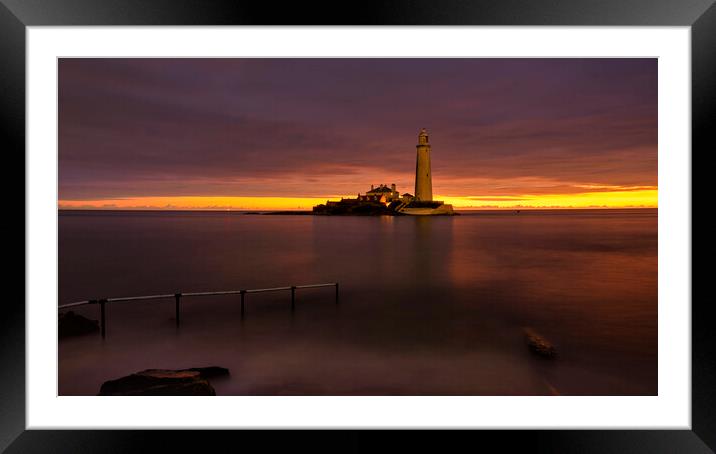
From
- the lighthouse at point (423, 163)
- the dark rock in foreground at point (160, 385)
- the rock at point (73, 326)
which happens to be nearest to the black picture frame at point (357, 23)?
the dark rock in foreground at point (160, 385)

====

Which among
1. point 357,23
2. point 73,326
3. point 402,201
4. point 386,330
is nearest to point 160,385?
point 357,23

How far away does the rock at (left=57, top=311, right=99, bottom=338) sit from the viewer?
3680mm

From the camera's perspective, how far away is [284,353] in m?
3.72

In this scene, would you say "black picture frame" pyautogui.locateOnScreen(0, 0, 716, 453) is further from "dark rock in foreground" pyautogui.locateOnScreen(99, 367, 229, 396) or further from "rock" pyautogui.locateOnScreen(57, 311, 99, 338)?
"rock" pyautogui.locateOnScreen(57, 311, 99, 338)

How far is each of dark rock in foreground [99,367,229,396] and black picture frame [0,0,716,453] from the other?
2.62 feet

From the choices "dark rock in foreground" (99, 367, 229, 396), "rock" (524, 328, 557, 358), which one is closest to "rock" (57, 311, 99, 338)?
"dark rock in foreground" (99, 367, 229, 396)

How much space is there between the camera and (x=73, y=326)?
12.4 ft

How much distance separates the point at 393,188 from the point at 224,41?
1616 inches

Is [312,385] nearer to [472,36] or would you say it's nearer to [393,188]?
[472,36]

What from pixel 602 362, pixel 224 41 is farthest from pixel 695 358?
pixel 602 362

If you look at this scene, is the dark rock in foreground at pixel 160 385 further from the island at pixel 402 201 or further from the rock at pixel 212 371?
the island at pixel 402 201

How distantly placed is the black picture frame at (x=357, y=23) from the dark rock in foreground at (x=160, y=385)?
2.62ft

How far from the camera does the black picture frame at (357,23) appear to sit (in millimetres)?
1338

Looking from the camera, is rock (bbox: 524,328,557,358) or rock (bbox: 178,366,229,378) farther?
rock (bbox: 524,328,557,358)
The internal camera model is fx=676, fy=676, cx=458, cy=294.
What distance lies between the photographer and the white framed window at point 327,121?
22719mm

====

◆ **GOAL**
From the entries above, pull out every line that contains the word "does" and copy each of those lines in full.

◆ **SOLUTION**
How far away does the rock at (left=57, top=311, right=99, bottom=338) sit from the viewer?
How far from the camera does the black picture frame at (357,23) appear to sit (in millimetres)?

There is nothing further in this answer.